Tintri launched a lackluster initial public offering in June 2017. Poor sales and financial woes forced Tintri into bankruptcy last month. The vendor has agreed to sell its assets to DataDirect Networks under a court-administered transaction. Garntner noted that in the Magic Quadrant report, but those problems did not disqualify Tintri from inclusion. Gartner defines a vendor in the visionaries quadrant as one with innovative products but no demonstrated ability to capture market share or sustain profitability. “Visionary vendors are frequently privately held companies and acquisition targets for larger, established companies,” the report stated.
Gartner said a “reinvigorated” X-IO has regained momentum with customers and increased investment on innovation. Gartner considers the niche category for vendors focusing on specific markets or verticals, those ramping flash array products, or larger vendors having problems “developing and executing” their vision.
Violin Systems, formerly known as Violin Memory, did not make the Magic Quadrant. Violin is a pioneer in the all-flash array market that was rescued from bankruptcy in 2016 by a private hedge fund.
The Gartner report mostly analyzes all-flash arrays that take SAS, SATA and nonvolatile memory express (NVMe) SSDs, although storage systems are included that can use emerging storage class memory and other flash types. Gartner excludes hybrid arrays that mix electromechanical spinning disk and SSDs.
Overall, Gartner included 12 solid-state storage array vendors, including seven identified as market leaders: Pure Storage, NetApp, Hewlett Packard Enterprise, Dell EMC, IBM, Hitachi Vantara and Kaminario. Pure Storage has remained atop the Gartner rankings for several years.

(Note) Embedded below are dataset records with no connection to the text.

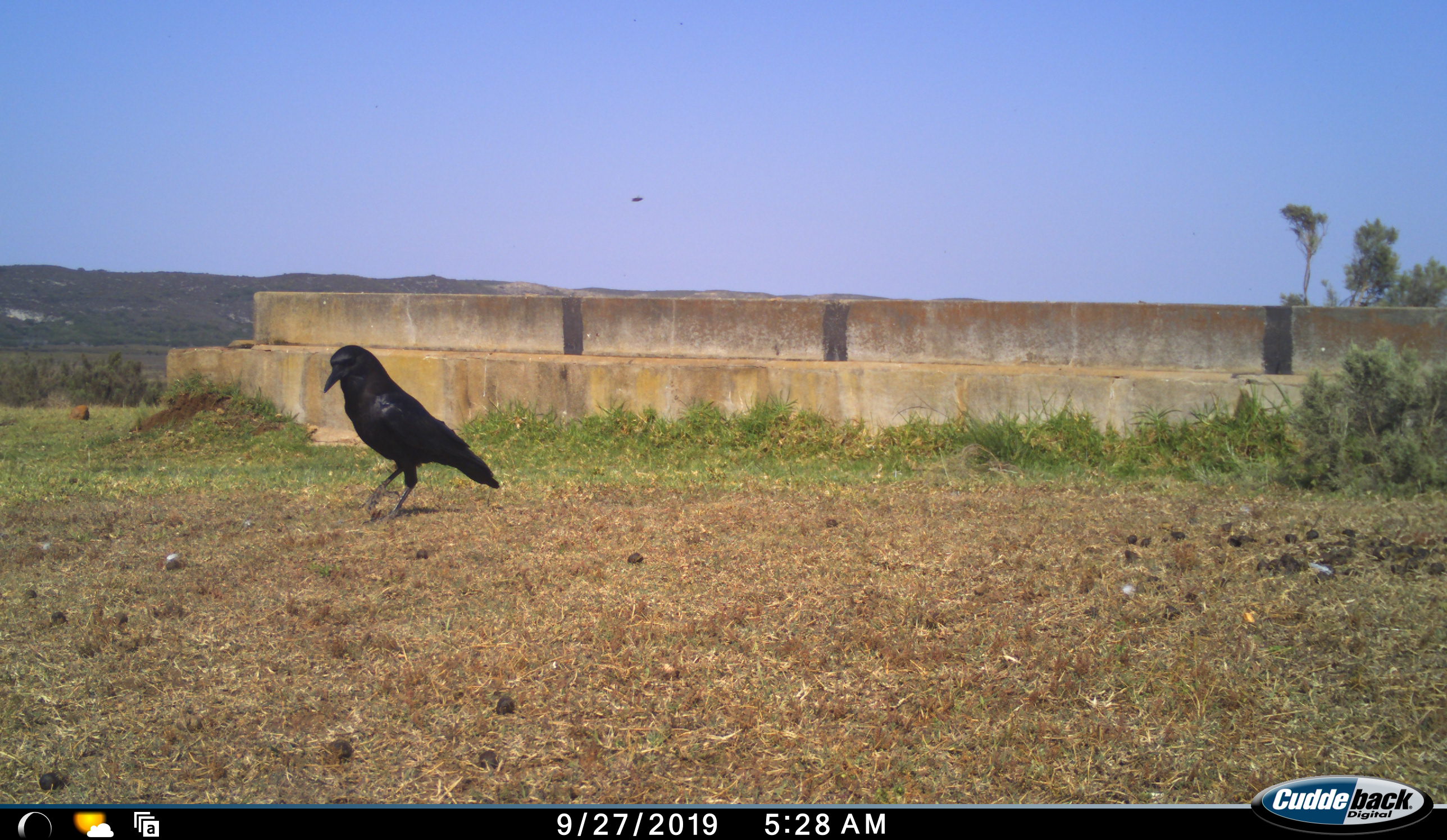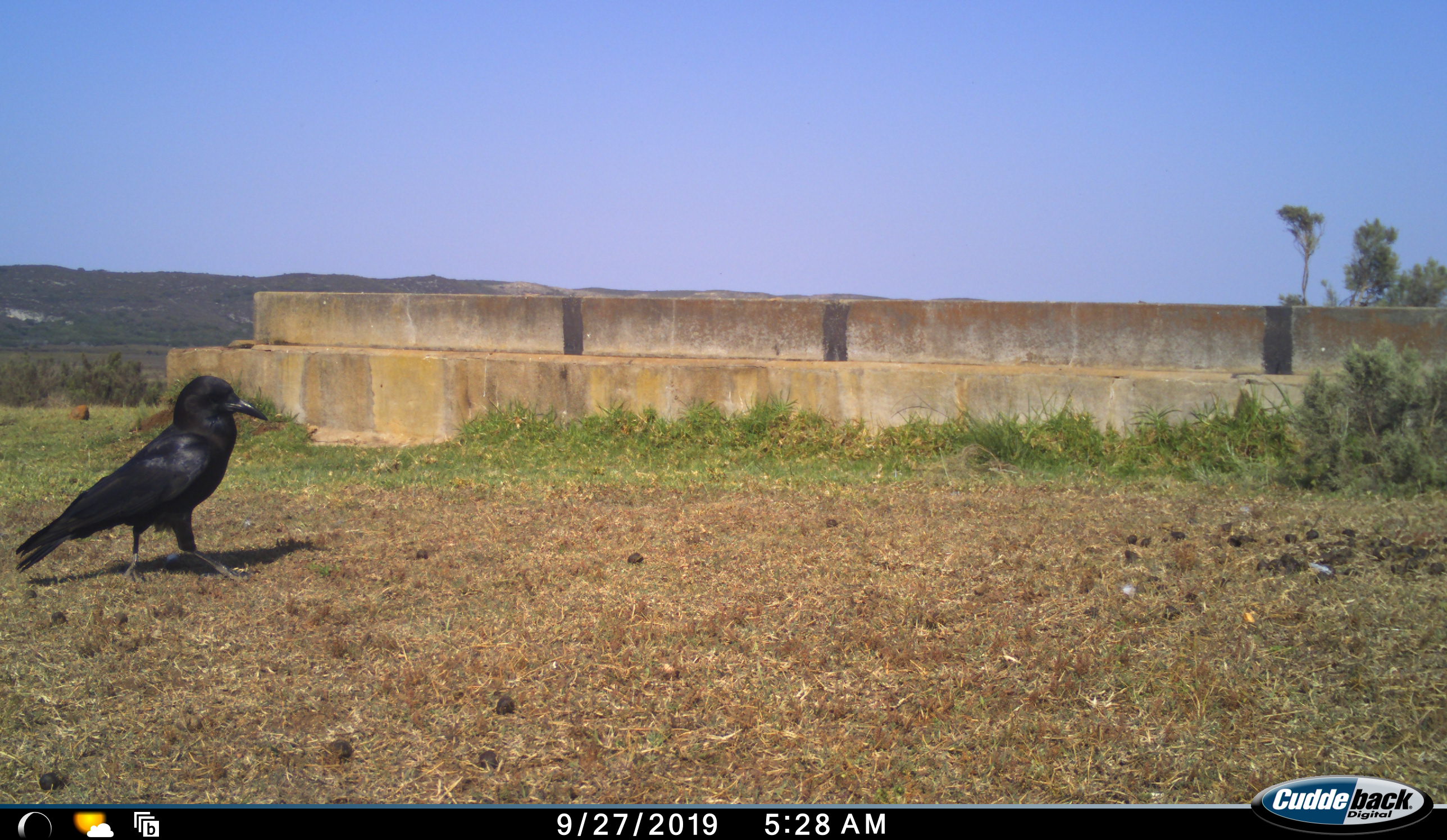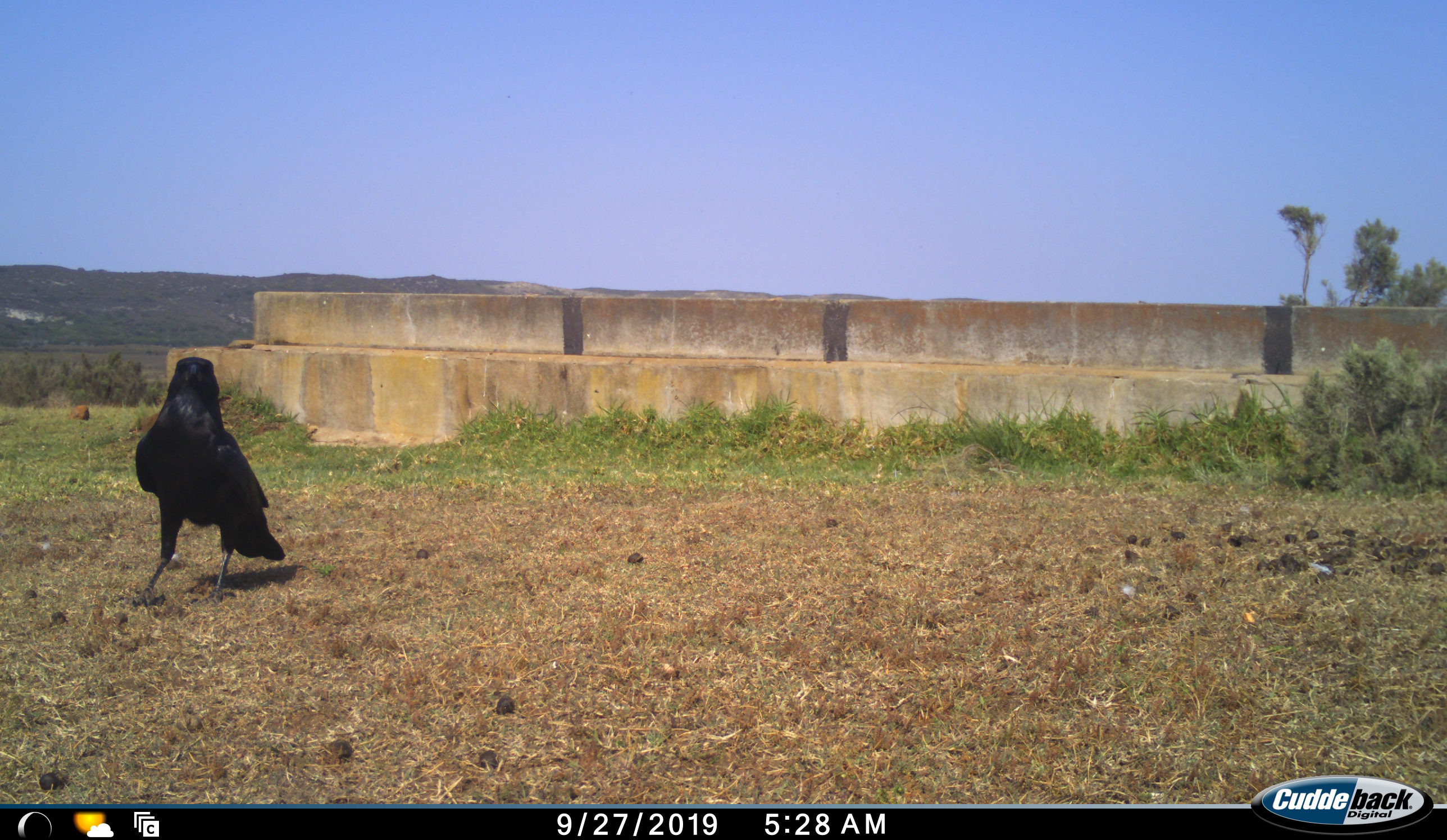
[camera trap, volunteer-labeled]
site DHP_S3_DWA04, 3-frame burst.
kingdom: Animalia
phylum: Chordata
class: Aves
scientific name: Aves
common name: bird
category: birdother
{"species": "birdother (bird) (Aves)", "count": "1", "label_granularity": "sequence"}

Pure solid-state arrays include the block-protocol-based FlashArray family, including FlashArray//M and NVMe-based FlashArray//X, and FlashBlade arrays for file and object storage. Among Gartner’s cautions on Pure is the he inability to disable inline data reduction on FlashArray and lack of data deduplication and replication on FlashBlade. Pure also needs to expand its presence in government and other industry verticals, Gartner said.

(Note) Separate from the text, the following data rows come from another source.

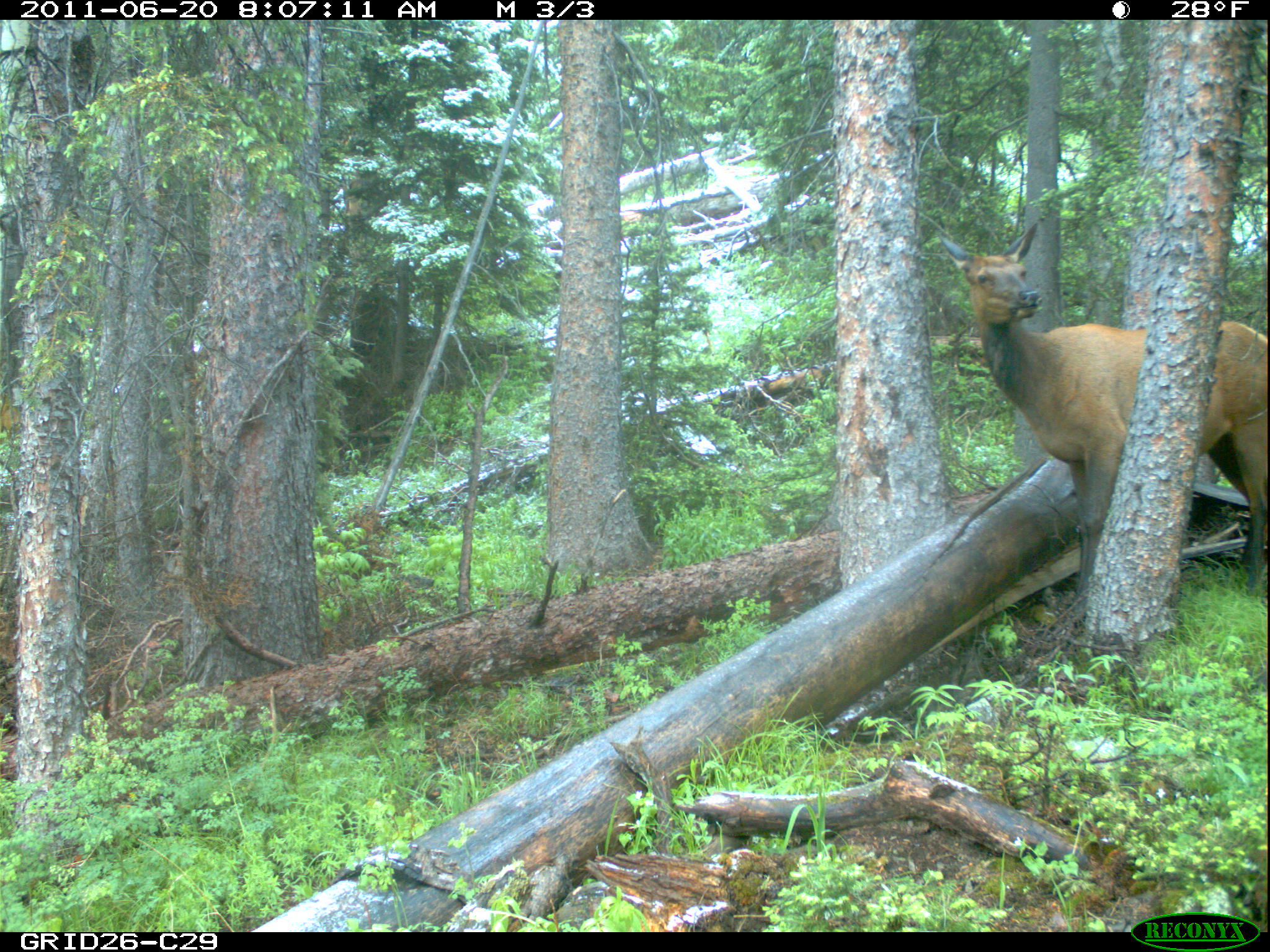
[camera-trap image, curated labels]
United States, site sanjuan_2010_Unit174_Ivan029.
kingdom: Animalia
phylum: Chordata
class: Mammalia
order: Artiodactyla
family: Cervidae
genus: Cervus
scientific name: Cervus elaphus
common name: red deer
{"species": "Cervus elaphus (red deer)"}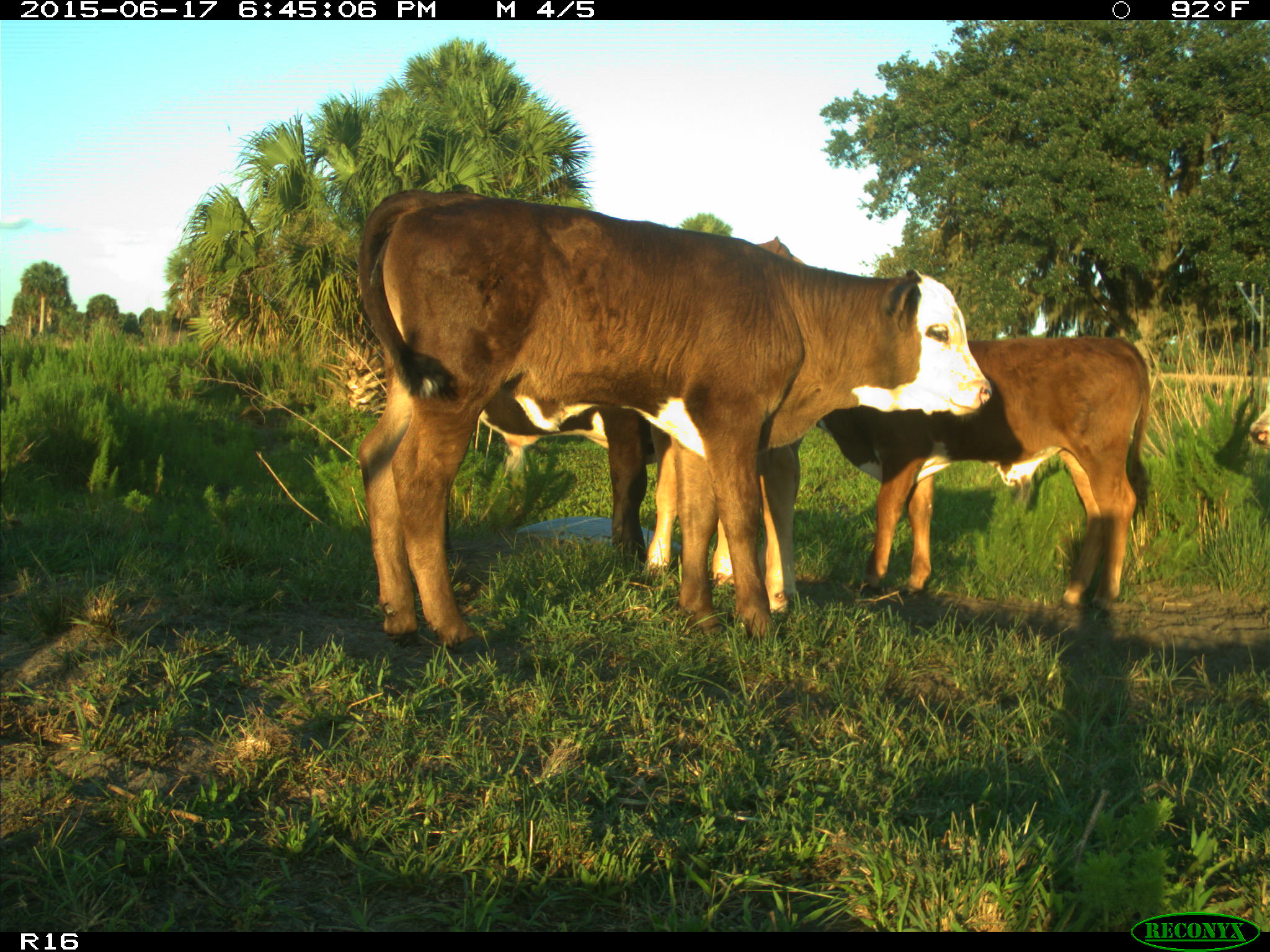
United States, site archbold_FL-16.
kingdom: Animalia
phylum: Chordata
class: Mammalia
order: Artiodactyla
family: Bovidae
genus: Bos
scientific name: Bos taurus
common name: domestic cow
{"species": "Bos taurus (domestic cow)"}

NetApp’s incremental improvements in flash mark a departure from several years ago, when it lagged competitors in the all-flash market. Gartner said NetApp’s Data Fabric technology “resonates well” with enterprises that want a single platform to manage data across cloud, data center and edge infrastructures. NetApp in May added an NVMe-based version of its All Flash FAS arrays.
Also aiding NetApp’s rise are the emergence of the first all-flash arrays based on its 2015 acquisition of SolidFire, including the SF38410 and FlexPod SF converged infrastructure. Gartner noted that NetApp has engineering work to do to extend the SolidFire Active IQ predictive analytics beyond storage and across the stack, and to enable inline deduplication on SolidFire hardware to be disabled on a per-volume basis.

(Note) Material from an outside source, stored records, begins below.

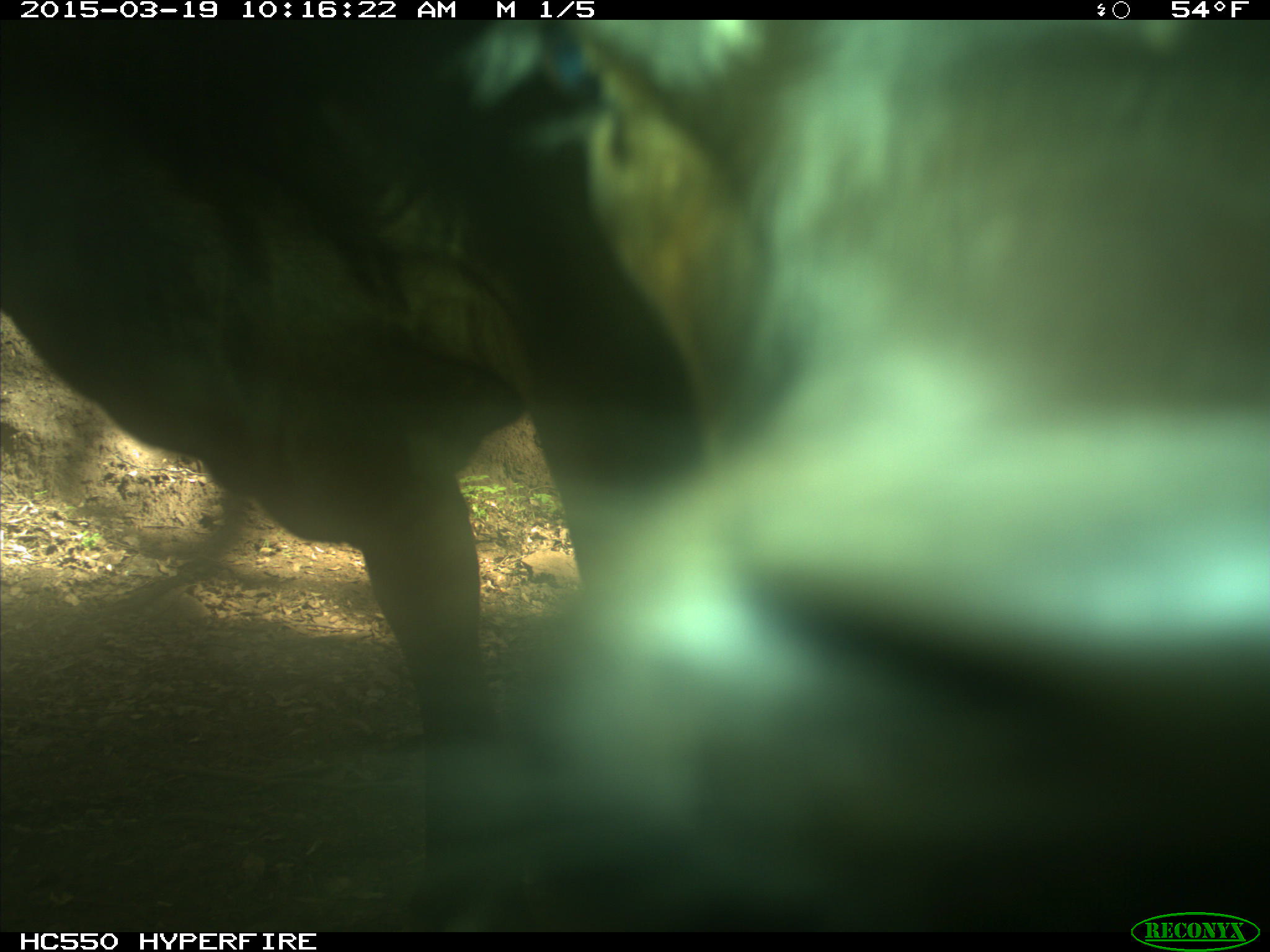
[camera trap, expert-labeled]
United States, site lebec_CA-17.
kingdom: Animalia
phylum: Chordata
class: Mammalia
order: Artiodactyla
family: Bovidae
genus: Bos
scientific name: Bos taurus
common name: domestic cow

Rounding out Gartner’s leaders are Hewlett Packard Enterprises, IBM, Dell EMC and Hitachi Vantara, which was formed in September 2017 from the amalgamation of Hitachi Data Systems, Hitachi Insight Group and Pentaho.
Kaminario’s financial situation is also unclear, as a private company that last received venture funding in January 2017. Garntner highlights Kaminario’s partnership with Tech Data, which packages Kaminario software on hardware appliances, but also noted the deal signed six months ago is unproven. However, Gartner noted that Kaminaro grew its revenue and was able to outperform the aggregate all-flash array market in 2017. The vendor in January announced it would no longer directly carry hardware inventory, but offer its K2 arrays as consumable reference architecture with its Kaminario Cloud Fabric software-defined storage utility
Gartner said the all-flash array market experienced 27% year-over-year growth in 2017, with vendors combining to generate $6.3 billion in sales. Arrays that use NVMe flash internally accounted for less than 1% of the revenue, although Gartner estimates NVMe storage will represent about 30% of the market by 2021.
Like Tintri, Gartner characterizes Western Digital’s Tegile IntelliFlash as a market visionary. Western Digital (WD) acquired Tegile in September 2017. The IntelliFlash all-flash system originally was developed by SanDisk, which Western Digital also owns.
All-flash challengers include Fujitsu, with recent product upgrades to its Eternus arrays, and newcomer Huawai Technologies, a Chinese vendor that added the OceanStor Dorado V3 and OceanStor F V5 arrays to its all-flash portfolio. According to Gartner, challengers are vendors that “execute well enough to be a serious threat” to market leaders, but don’t possess the same “size and influence.”